Quite right, Graham. In a recent edition of RAF Air Power Review (I forget which, but they are online, so will try to find it and link to it), he took an author to task for daring to suggest that perhaps the Air Staff, juggling many commitments (including, from May 1940, a Prime Minister who was fairly sold on the idea that bombing would win the war ['The fighters are our salvation; the bombers will bring us victory'] and who held that view for a long time) got more things right than it did wrong, leading to a puzzled response from the author who pointed out that there could be several interpretations of certain things and that it wasn't poor scholarship on his part to suggest that perhaps Baughen's view wasn't necessarily the only credible one...

 

I wasn't convinced by this book at all, I'm afraid - but then again, I wasn't convinced by the direction his first book (on the RAF in 1918) was heading, and the approach in his subsequent books rather confirmed my fears that he has hung his hat on the 'the RAF was really rather incompetent without any exception' school of thought.
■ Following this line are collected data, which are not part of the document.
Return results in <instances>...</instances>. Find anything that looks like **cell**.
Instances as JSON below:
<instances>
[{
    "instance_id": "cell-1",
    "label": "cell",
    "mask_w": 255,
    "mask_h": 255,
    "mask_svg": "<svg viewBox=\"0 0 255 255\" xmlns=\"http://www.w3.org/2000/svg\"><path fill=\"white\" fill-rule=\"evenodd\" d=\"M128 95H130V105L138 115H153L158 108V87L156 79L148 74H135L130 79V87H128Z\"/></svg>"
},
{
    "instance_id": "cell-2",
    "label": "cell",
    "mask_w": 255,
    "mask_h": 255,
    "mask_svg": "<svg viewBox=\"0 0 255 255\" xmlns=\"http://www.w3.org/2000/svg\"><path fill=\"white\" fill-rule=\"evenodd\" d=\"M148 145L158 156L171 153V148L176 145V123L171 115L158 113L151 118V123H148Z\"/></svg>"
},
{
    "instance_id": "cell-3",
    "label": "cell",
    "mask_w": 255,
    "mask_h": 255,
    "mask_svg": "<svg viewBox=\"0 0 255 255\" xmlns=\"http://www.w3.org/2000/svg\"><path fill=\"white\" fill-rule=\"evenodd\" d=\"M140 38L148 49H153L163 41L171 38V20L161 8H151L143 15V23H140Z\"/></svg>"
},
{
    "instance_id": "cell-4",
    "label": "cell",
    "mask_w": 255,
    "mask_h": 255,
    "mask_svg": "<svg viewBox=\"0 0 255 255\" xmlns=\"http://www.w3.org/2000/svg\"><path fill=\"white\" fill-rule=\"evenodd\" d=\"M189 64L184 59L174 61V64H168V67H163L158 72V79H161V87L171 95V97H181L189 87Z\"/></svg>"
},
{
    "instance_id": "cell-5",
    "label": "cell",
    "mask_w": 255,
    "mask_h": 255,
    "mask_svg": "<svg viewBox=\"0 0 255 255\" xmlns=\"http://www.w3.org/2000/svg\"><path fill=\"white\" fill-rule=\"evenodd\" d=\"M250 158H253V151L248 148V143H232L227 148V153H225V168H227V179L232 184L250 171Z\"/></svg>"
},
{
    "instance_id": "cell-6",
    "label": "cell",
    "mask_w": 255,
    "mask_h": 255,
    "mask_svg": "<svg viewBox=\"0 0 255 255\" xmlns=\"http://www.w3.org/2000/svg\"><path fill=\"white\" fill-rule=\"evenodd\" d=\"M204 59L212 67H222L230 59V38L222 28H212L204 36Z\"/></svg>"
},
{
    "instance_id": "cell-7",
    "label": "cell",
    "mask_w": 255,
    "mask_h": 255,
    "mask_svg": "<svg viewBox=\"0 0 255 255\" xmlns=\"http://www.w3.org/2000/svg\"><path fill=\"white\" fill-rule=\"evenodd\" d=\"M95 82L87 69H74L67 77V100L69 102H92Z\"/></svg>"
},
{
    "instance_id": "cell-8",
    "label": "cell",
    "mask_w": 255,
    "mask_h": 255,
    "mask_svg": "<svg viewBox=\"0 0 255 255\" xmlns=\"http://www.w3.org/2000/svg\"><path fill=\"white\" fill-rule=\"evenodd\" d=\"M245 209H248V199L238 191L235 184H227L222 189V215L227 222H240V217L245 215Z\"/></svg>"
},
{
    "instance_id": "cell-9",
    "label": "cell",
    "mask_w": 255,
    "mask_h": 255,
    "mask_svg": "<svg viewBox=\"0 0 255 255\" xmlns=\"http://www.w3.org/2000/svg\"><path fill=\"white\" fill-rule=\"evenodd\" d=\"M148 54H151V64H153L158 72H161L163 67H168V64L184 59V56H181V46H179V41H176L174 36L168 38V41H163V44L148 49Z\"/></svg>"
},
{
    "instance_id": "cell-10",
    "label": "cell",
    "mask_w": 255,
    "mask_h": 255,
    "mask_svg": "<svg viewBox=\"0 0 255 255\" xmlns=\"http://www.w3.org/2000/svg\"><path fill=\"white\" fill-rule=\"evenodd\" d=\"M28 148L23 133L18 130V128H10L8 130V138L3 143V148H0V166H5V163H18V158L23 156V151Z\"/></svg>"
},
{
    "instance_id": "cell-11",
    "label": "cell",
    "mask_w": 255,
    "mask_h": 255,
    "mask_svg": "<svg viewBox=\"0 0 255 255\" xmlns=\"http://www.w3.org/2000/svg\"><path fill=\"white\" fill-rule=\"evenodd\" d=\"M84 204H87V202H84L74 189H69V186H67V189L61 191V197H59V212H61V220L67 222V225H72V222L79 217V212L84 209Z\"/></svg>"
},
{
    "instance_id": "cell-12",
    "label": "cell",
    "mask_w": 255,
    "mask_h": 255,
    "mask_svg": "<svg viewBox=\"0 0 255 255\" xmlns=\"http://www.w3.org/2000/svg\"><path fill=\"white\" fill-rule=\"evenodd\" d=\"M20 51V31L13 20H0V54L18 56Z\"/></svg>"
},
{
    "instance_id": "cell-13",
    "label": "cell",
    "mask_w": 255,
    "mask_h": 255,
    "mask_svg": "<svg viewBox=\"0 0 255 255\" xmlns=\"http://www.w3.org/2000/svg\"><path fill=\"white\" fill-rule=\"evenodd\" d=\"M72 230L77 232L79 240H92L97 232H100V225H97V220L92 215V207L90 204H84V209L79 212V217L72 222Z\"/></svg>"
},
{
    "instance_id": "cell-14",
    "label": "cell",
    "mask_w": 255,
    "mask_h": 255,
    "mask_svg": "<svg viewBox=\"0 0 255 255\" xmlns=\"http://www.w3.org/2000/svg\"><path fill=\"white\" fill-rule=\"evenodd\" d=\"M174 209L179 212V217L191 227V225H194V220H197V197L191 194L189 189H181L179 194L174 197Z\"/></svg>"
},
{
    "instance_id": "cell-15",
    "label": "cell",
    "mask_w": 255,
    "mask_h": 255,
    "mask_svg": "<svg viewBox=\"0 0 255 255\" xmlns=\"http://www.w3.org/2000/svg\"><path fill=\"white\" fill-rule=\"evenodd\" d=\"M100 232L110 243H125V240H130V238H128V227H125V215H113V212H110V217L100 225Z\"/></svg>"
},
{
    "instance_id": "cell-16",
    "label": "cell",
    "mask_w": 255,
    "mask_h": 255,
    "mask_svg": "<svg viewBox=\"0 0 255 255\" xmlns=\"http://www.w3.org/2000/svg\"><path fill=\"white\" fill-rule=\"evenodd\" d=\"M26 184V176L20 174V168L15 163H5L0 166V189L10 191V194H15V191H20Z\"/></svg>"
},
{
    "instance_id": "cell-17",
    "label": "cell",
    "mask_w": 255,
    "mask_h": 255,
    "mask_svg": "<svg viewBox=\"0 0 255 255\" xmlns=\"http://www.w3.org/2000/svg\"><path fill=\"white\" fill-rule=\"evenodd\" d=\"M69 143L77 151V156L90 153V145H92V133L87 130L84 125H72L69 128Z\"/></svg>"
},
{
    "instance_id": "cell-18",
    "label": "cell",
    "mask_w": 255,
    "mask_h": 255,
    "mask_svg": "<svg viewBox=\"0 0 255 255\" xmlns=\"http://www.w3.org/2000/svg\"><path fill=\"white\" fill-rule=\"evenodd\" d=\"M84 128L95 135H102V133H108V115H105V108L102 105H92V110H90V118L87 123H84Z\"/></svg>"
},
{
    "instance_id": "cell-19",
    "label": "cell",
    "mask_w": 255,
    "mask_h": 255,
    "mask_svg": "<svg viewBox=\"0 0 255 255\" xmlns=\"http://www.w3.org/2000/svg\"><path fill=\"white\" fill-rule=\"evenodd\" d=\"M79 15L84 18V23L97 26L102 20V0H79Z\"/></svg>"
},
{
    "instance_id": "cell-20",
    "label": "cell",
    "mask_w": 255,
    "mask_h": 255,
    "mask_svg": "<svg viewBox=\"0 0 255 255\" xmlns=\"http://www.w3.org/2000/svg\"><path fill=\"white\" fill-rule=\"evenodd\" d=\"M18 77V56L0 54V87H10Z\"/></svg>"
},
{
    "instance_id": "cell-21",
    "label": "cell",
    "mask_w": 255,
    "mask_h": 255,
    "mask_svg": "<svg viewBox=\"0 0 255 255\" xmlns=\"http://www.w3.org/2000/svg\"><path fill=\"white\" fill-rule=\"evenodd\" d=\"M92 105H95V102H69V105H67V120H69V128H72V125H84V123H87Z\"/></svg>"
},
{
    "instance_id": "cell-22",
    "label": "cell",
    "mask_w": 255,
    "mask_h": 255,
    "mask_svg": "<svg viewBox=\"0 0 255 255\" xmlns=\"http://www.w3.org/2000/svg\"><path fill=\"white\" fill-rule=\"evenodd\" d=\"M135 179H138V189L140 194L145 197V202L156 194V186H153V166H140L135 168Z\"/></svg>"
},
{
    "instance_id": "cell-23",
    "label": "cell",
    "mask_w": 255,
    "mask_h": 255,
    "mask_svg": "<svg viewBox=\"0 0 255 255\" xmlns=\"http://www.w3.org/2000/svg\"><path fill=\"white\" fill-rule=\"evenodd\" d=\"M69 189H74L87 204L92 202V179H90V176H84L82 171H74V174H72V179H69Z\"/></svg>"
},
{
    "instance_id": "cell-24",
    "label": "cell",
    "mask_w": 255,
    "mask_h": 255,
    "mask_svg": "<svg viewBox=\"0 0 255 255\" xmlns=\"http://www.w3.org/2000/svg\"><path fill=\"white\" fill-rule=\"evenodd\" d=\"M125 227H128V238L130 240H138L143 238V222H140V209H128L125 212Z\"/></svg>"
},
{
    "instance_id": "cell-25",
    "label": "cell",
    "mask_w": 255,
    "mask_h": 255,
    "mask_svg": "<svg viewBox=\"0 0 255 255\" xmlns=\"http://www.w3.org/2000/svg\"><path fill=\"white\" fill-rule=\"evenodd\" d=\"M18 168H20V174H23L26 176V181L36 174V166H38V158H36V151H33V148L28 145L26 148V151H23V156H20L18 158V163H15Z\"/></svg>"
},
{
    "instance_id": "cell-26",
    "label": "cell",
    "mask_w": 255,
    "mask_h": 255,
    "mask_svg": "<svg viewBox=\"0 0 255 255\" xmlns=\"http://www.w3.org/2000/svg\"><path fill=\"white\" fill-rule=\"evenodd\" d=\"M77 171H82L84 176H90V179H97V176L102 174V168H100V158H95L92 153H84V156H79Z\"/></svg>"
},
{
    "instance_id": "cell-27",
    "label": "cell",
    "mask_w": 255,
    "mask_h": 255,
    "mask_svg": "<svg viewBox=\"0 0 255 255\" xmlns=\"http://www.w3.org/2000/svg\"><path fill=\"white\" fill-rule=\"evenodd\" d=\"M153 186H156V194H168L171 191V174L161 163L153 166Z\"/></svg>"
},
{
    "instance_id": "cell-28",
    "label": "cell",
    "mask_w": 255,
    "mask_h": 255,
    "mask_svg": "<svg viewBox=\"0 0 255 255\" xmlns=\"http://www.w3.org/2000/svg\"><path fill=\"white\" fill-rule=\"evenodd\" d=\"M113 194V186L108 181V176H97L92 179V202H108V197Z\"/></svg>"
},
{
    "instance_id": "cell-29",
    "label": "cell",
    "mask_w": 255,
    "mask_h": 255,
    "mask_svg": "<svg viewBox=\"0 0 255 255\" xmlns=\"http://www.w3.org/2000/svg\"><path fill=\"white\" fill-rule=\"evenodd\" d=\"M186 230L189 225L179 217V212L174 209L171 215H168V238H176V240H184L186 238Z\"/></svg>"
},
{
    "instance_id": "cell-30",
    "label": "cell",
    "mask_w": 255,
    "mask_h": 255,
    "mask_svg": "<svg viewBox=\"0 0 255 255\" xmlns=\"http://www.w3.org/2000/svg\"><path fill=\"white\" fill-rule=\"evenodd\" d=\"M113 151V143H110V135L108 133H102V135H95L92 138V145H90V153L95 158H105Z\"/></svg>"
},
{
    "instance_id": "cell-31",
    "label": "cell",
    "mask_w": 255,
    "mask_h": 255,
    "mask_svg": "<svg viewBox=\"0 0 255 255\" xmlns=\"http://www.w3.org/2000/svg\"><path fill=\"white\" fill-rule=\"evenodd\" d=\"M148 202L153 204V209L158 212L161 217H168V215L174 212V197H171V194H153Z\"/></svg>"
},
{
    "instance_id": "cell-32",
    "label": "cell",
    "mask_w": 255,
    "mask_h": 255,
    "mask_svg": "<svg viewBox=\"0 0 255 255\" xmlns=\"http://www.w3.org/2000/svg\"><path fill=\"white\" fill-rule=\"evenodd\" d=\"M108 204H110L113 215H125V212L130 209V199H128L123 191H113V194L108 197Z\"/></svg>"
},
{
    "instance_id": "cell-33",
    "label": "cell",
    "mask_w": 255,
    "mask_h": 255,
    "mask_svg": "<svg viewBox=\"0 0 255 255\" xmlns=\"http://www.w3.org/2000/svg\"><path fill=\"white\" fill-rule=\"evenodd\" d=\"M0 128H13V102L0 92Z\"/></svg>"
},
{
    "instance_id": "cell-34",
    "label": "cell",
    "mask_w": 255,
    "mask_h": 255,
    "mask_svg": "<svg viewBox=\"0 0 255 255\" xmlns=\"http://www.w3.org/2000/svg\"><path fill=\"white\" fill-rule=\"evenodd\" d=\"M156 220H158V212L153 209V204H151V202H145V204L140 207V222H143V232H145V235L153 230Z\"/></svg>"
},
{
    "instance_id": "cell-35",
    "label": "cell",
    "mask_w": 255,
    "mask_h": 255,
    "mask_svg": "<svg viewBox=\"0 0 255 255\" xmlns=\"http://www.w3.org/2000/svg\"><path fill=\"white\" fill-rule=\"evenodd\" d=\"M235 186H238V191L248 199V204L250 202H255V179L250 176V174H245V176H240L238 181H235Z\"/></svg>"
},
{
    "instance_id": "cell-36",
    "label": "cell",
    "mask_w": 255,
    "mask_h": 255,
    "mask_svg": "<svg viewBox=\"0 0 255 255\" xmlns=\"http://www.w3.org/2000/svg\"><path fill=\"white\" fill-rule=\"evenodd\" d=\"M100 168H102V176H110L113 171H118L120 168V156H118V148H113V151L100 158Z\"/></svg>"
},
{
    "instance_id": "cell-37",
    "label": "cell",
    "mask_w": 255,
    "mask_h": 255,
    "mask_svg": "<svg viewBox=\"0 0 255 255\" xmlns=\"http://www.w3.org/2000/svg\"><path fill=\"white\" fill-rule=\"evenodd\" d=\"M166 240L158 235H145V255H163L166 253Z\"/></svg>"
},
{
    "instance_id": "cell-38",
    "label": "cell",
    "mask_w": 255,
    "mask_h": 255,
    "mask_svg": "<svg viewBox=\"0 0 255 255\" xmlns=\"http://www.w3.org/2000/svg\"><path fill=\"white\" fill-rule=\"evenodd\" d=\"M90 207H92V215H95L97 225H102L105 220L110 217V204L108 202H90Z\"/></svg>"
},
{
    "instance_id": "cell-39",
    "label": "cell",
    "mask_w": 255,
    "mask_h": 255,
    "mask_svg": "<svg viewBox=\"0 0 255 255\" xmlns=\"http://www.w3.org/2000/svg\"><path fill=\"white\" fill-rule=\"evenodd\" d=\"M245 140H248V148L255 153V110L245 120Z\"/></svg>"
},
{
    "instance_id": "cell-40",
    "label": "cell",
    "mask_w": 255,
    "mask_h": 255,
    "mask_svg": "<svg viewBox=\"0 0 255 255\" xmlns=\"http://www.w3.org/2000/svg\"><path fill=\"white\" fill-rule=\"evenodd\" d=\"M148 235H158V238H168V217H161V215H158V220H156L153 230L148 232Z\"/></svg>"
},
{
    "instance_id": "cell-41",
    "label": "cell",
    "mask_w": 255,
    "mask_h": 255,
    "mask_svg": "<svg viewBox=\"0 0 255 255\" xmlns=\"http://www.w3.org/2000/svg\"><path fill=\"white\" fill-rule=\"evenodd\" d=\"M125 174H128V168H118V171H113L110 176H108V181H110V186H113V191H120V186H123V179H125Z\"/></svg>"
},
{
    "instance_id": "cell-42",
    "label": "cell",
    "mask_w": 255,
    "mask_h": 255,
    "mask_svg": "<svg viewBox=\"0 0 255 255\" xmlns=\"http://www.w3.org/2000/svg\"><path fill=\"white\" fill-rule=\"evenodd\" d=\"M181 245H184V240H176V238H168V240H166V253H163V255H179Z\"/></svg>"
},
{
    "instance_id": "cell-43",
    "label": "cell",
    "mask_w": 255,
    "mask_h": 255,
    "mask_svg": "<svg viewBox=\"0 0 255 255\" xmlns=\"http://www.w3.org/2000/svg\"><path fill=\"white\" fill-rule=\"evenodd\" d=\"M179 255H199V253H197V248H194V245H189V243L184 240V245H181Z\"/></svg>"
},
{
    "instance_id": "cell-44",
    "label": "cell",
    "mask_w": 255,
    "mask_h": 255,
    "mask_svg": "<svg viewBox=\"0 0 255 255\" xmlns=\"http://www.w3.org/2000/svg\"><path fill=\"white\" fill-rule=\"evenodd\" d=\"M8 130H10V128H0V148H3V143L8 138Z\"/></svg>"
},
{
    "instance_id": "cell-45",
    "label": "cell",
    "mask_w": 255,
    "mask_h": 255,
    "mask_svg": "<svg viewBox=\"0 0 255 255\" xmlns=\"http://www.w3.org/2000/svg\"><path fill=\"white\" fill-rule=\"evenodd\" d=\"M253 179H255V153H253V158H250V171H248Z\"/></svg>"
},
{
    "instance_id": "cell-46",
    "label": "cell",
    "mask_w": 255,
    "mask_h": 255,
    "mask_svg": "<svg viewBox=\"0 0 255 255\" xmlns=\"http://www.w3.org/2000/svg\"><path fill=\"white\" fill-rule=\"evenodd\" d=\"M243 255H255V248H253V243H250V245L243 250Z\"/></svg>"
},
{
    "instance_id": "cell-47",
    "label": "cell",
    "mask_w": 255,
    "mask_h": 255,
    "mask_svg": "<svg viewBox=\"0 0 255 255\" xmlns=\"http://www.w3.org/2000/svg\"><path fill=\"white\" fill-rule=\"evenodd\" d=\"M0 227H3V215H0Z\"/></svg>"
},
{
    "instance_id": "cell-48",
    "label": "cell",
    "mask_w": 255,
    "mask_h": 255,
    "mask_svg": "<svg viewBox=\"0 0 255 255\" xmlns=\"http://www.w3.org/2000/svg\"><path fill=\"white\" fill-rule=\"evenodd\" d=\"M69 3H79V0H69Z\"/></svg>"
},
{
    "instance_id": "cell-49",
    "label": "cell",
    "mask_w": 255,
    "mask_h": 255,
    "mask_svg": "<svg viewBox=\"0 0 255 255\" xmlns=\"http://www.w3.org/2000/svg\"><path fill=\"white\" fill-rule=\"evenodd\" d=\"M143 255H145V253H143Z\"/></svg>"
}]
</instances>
He doesn't always get the wider context and in my opinion, he tends towards over-simplification. He doesn't understand some of the dynamics of interwar thinking within the British government, nor within the RAF; he doesn't seem to grasp that the Trenchardian view of air warfare, while exceptionally important to RAF thinking, wasn't the only view, and that alternative perspectives (such as on air defence) were held at a senior level. Quite what the historian John Ferris would make of some of Baughen's analysis would be interesting to see (Ferris wrote a piece a few years ago in which he ruthlessly pointed out some of the omissions and misunderstandings in a number of generally well-received books on the RAF). I find the 'if only the Air Staff had been more sensible, the Battle would've been much more successful' argument fanciful in the extreme (I, like Baughen, may have spent a fair amount of time in the archives looking at similar files to him in my mis-spent youth to arrive at that perspective), and based upon some flawed reasoning where - it seems to me - the evidence has been subconsciously interpreted so as to support the argument, rather than the argument being based upon full consideration of the evidence taken in its widest context. But that may just be me!